Recent advancements in the study of pain, though, have uncovered that staying in bed is exactly the wrong thing to do when you feel pain. When you lie motionless, your joints begin to lose their ability to move. They become stiffer and lose their tolerance for pain.

The treatment of a painful condition isn’t simply about making the pain go away. For complex health conditions like back pain, taking the source of the pain away simply isn’t possible. Instead, it’s important to train the body to not mind the pain as much. Raising the body’s threshold for pain is only possible with considerable exercise, flexibility and strength training. When you lie down and coddle your pain, you only manage to lower your threshold for pain and worsen your problem.

How to get started on an exercise routine to help manage your pain better

If you have a long-standing painful condition, you shouldn’t simply jump into some kind of exercise routine on your own. Taking up an exercise routine that seems to work for another person with a similar painful condition may not work for you, either. It could end up aggravating the painful joint and injuring it. Instead, you should consult a doctor or a physical therapist at a clinic who can study your case and put together a personalized exercise routine for you.

What a doctor or physical therapist can do for you

One of the most important contributions that a physical therapist can make is to a painful condition is to put you through a postural assessment. In a postural assessment, the therapist studies your posture – the way you stand, walk, sit and work – and tries to make corrections.

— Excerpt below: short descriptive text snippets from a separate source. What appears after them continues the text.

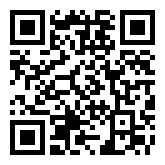 https://juziwang.com/shouma/243040.html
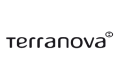 Logo Terranova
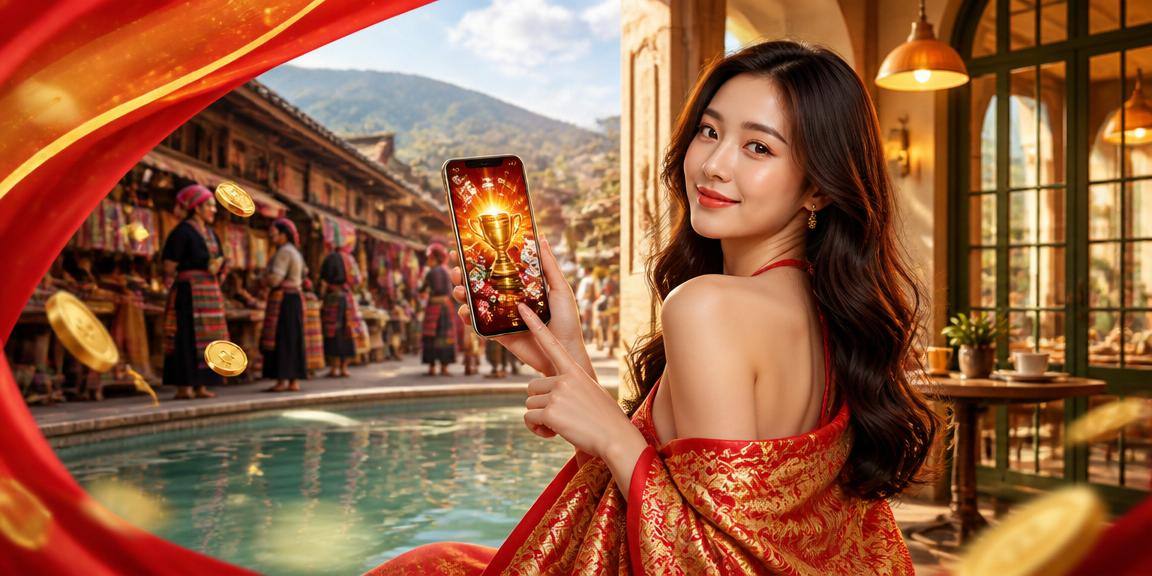 dd69n Sảnh Game Chính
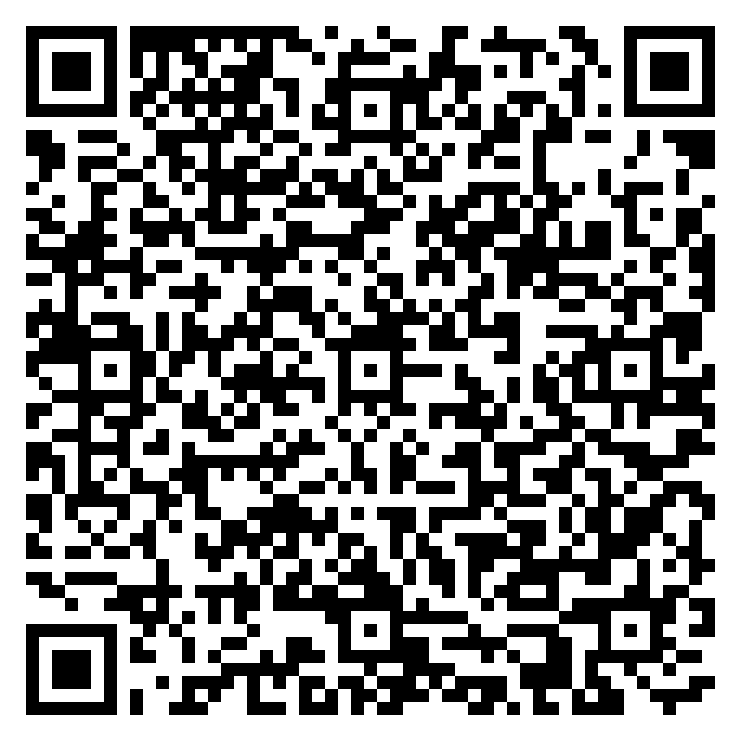 kod QR z danymi kontaktowymi 59043394000000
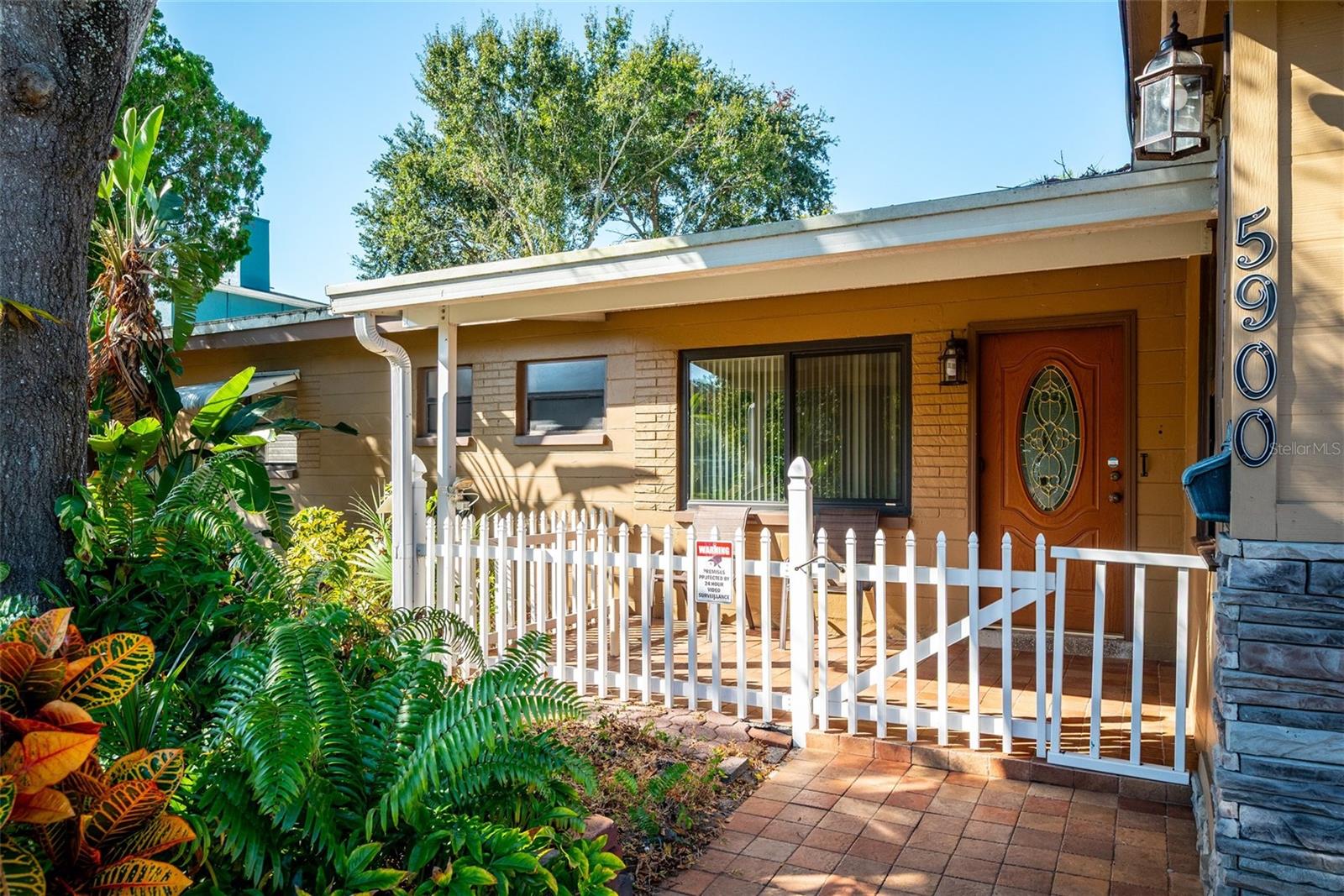 Image 3 of 25 For 5900 12th Street N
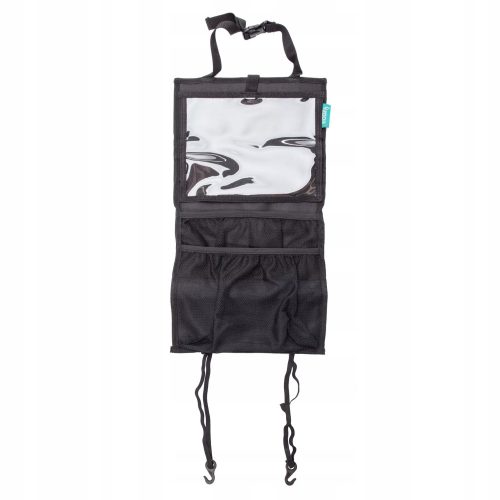 Autószervező gyerekeknek - Sesttino páncélos autó ülés 15-36 kg 2in1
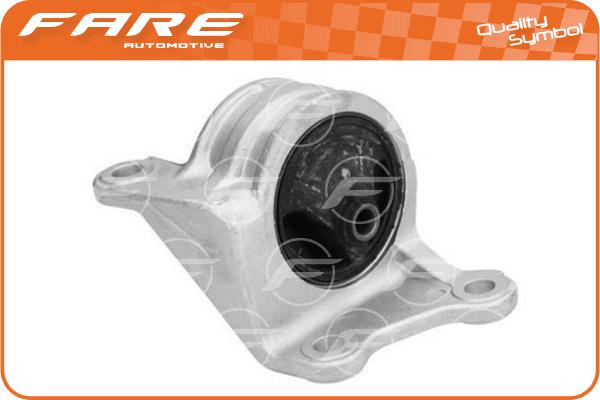 FARE-CO 20856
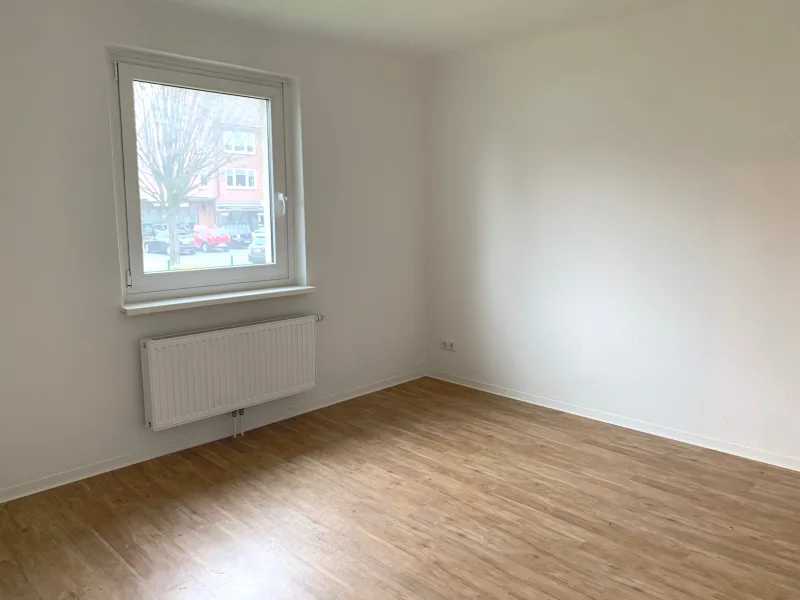 Schlafzimmer Beispielfoto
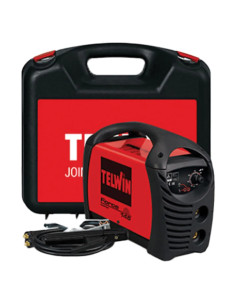 SALDATRICE 'FORCE 145' - TELWIN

A postural assessment isn’t simply about correcting a bad posture. It’s about correcting postural imbalances. We all pick up certain habits over time – putting more pressure on one foot than the other, always carrying heavy objects with one hand instead of the other, and so on. In some people, such lopsidedness can cause pain. A postural assessment and the right exercises to correct any problems discovered can improve a painful condition.

Regardless of the exact kind of pain you have, these 3 simple stretches always work

  1. For your first stretch, find an exercise mat and roll it out right next to a chair or sofa. You need to lie down on your back on the mat and place your lower legs on the chair or sofa. The idea is to get into the kind of position that you would be in if you sat in a chair, but to do it in a way that completely takes the pressure off your spine. Lying down in this position for some time can help alleviate back pain.
  2. Get a stability ball and lie facedown on it, letting your body snugly fit around the curve of the ball. This, too, takes pressure off the spine.
  3. Lie down on your back and pull your knees up to hug them to your chest. This posture is a great way to relax you spine.

These simple stretches can offer a certain amount of pain relief. To go beyond these, you need to seek a physical trainer.